Two teenage suicide bombers simultaneously blew themselves up at a nearby shrine. One bomber had been stopped by a guard at the main gate of the shrine at the time. The other teenage bomber was on the shrine steps when he detonated himself. 10 people were killed. 74 injured. Two of the dead and twelve of the injured were children. Four people were killed in the resultant stampede among the panicked crowds. The Taliban claimed responsibility within the hour.
There are no words strong enough to describe the emotions we all felt. Sadness that ripped your heart out combined with extreme fear. The timing of the attack occoured on the busiest night of the week as people gathered to distribute food to the poor. The shrine had the highest level of security yet even that wasn’t enough to prevent suicide bombers from carrying out their own attacks.
The city shut down markets and gas stations. Schools were closed. Back home, we have school closures because of “snow days”. In Pakistan, the closures are because of “bomb days”. There were strikes and protests and road closures and disruptions. Shrines were closed for over a month’s time as a safety measure. This led to a greater hardship for the poor that relied on the meals provided by the shrine’s kitchens.

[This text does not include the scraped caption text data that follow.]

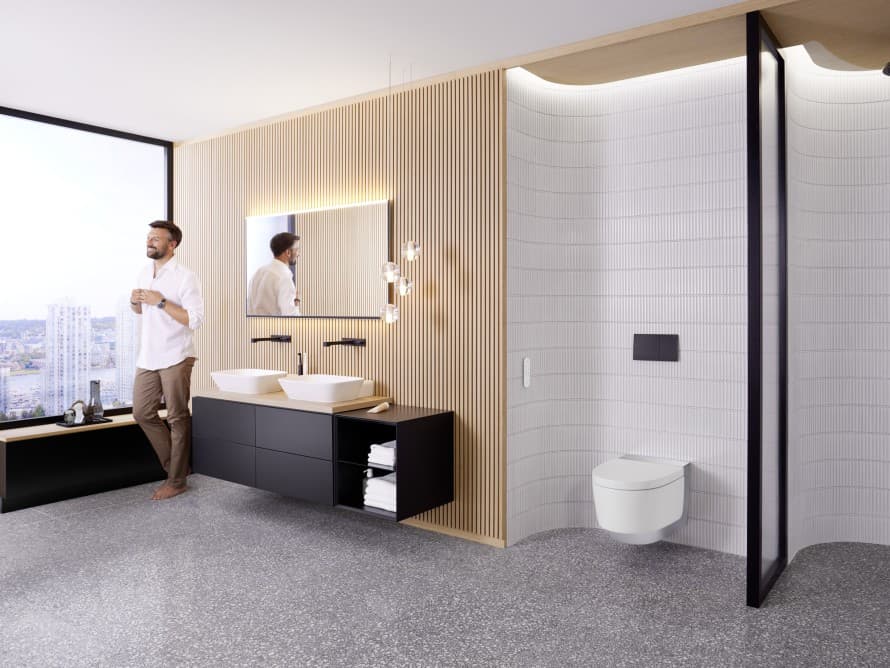 Man in een grote badkamer met donkere meubels en een Geberit AquaClean douche-wc Man in een grote badkamer met donkere meubels en een Geberit AquaClean douche-wc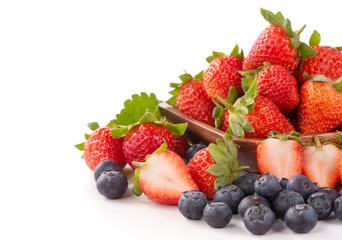 A bowl set of beautiful and delicious strawberry and blueberry isolated on white background, close up, copy space, clipping path, cut out.
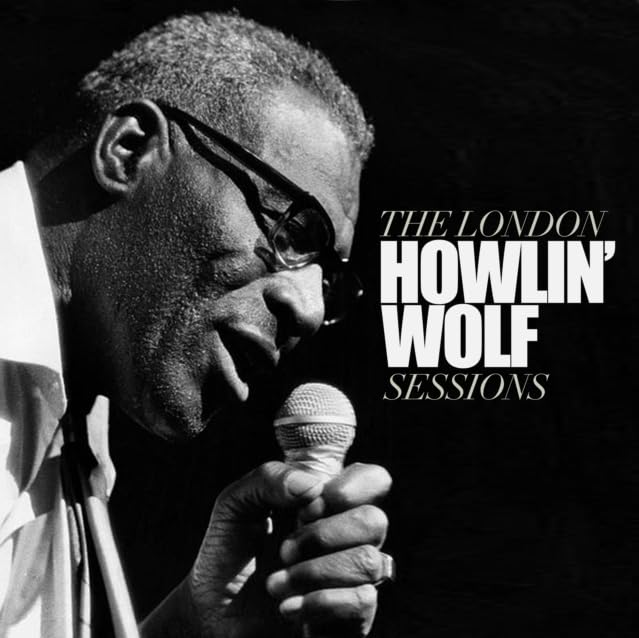 Black and white portrait of Howlin' Wolf holding a microphone.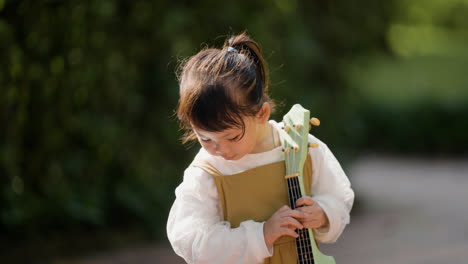 Child-with-musical-instrument-outdoors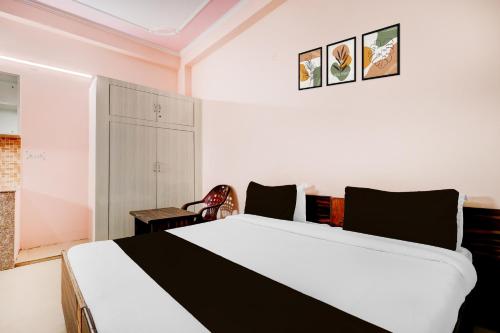 a bedroom with a black and white bed and a chair at SPOT ON Hotel Dezire Dhankot Chowk in Gurgaon
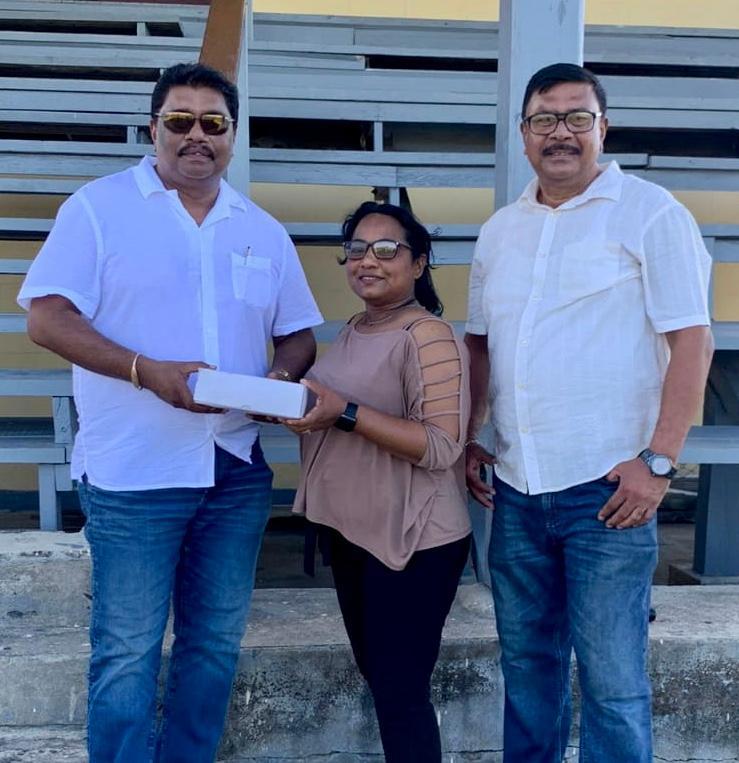 From left to right: Anil Beharry, Galina Hitnarine and Surindradat Beharry at the presentation.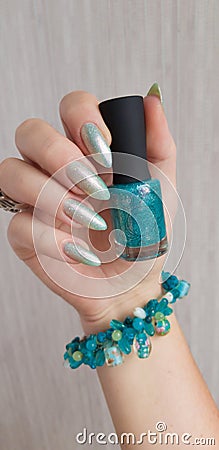 A female hand with grey long nails holds a bottle Stock Photo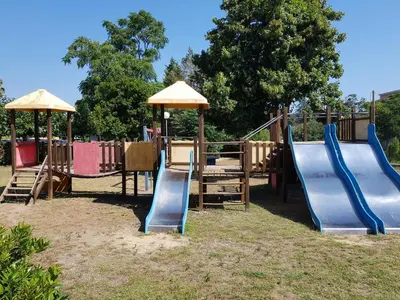 a playground with slides and umbrellas in a park at Résidence Sognu Di Mare - Plage in Linguizzetta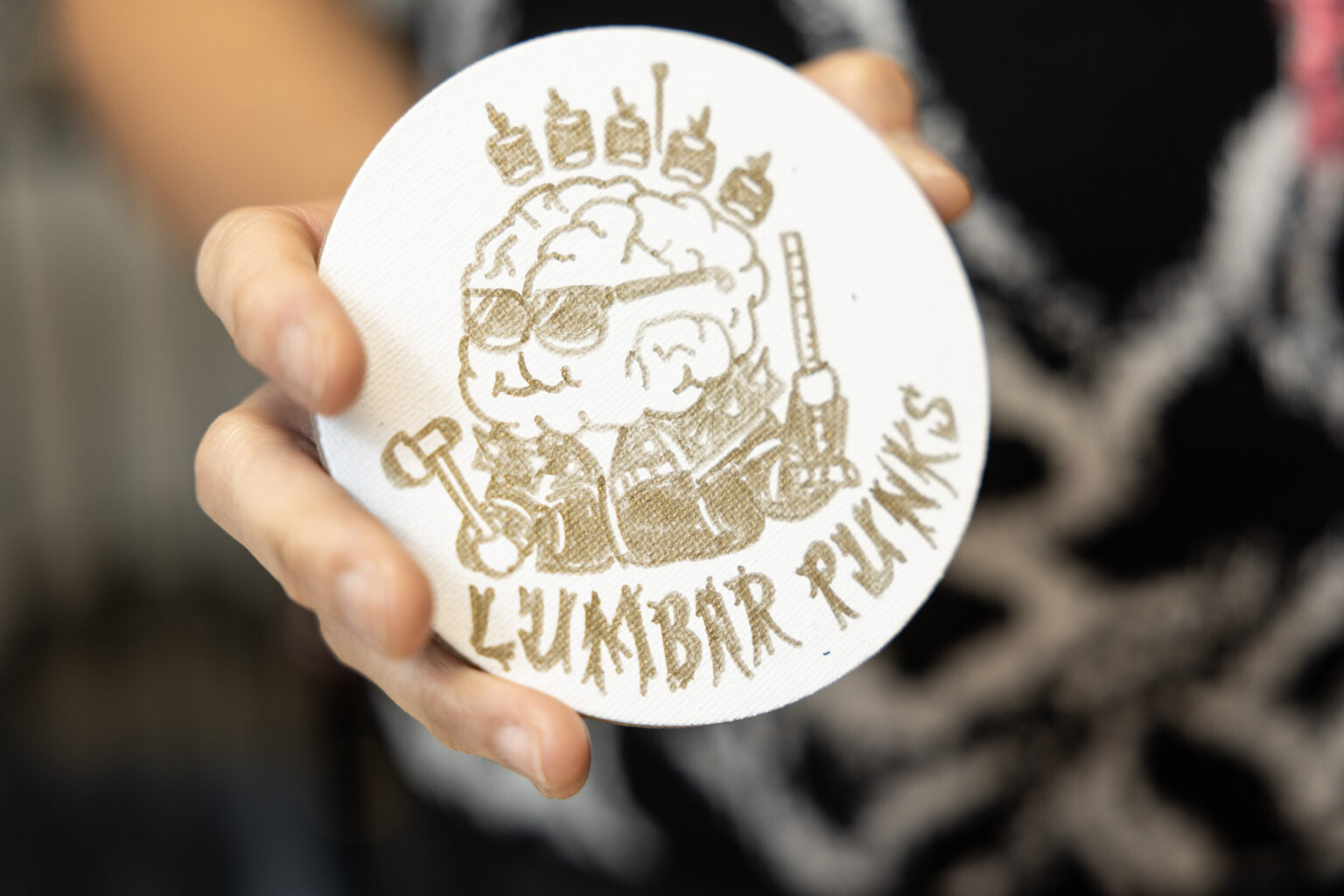 Acosta holds up her hand-drawn logo for a competition team called the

There will always be religious extremists. Of all types. From the Crusades to attacks by ISIS. And, while we mourn the effects brought about by evil, we can’t let it defeat us. We mustn’t let the actions of a small population steal our hope for humanity. Without evil, there would be no concept of good. And the world is full of good, so much good!
Keep doing your part to do good in the world. Let me share a Cherokee parable…
A chief was teaching life lessons to his young grand-son. He told the child a terrible fight was going on inside of him and it was between two wolves. One wolf was evil- anger, greed, hatred, resentment, and lies- and the other wolf was good- peace, joy, love, generosity, truth, compassion and faith. He then informed his grand-son this same fight was going on inside him as well as every other person, too.
The boy’s eyes widened with excitement. He asked, “Which wolf will win?”
The chief answered, “The one you feed.”
Keep feeding the good wolf, my friends.